*DOCUMENT SEGMENT*
Consistent with full-blown strong La Niña conditions, all of the key anomalies in the MEI component fields that exceed or equal one standard deviation, or one sigma (compare to loadings figure), flag typical La Niña features, while no comparable El Niño-like features reach the opposite one sigma threshold. Significant negative anomalies (coinciding with high positive loadings) denote strong negative sea level pressure (P) anomalies over the Maritime Continent (down to -3.2 standard deviations west of Australia), significant easterly anomalies (U) along the Equator and centered on the dateline, significant northerly anomalies east of Fiji, while both sea surface (S) and air temperature (A) anomalies continue at or above -1 sigma in the central and eastern tropical Pacific basin. Significant positive anomalies (coinciding with high negative loadings) denote significant positive sea level pressure (P) anomalies over the eastern subtropical Pacific, significant westerly anomalies (U) along the Pacific coast of Mexico, as well as over western Indonesia where they reach +3.4 sigma, significant southerly anomalies (V) are found west of Hawaii, and northeast of New Guinea where they reach +2.1 sigma, warm sea surface (S) and air temperatures (S) reach almost two sigma east of Australia and west of Hawaii, and significantly increased cloudiness (C) covers the western Pacific and the eastern-most equatorial Pacific where it reaches +2.3 sigma.

Again, all of these cardinal anomalies flag La Niña conditions. The only missing key anomaly is cloudiness over the central equatorial Pacific (which should be suppressed, but is not).

Go to the discussion below for more information on the current situation.

If you prefer to look at anomaly maps without the clustering filter, check out the climate products map room.

Discussion and comparison of recent conditions with historic La Niña events

In the context of the rapid transition of the MEI into strong La Niña conditions, this section features a comparison figure with strong La Niña events that all reached at least minus one standard deviations by June-July, and a peak of at least -1.4 sigma over the course of an event. The most recent moderate La Niña events of 1998-2001 and 2007-09 did not qualify, since they either did not reach the required peak anomaly (the first one) or became strong too late in the calendar year (both).

*PROBLEMS*
[1] Answer these about the La Niña passage, each in a few words:
(a) What value do the negative sea level pressure anomalies reach west of Australia?
(b) Which key anomaly is missing from the current conditions?
(c) Which two recent moderate La Niña events did not qualify for the comparison?
[2] Write out the La Niña passage word for word, from "Again, all of" up to and including "but is not).".

*DATASET EXCERPT*

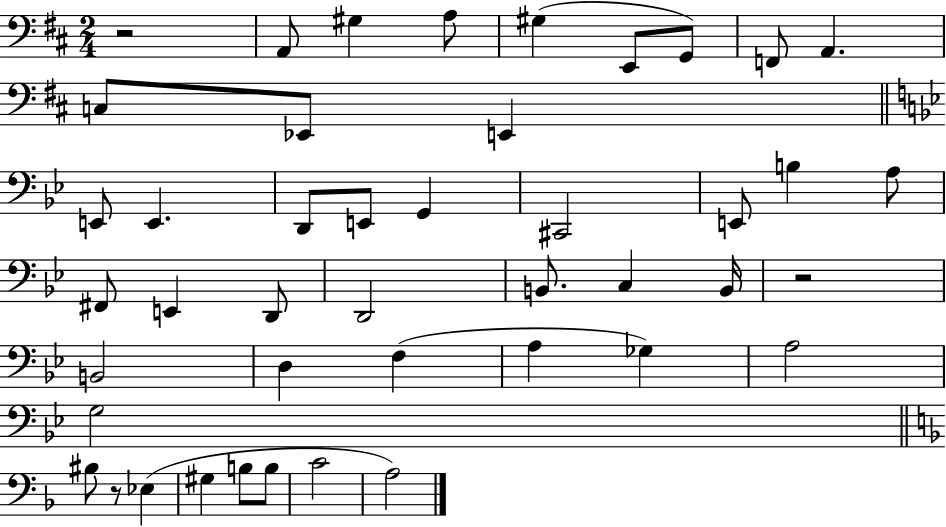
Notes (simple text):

*EXERCISE RESPONSES*
[1]
(a) -3.2 standard deviations
(b) Cloudiness over the central equatorial Pacific
(c) 1998-2001 and 2007-09

[2]
Again, all of these cardinal anomalies flag La Niña conditions. The only missing key anomaly is cloudiness over the central equatorial Pacific (which should be suppressed, but is not).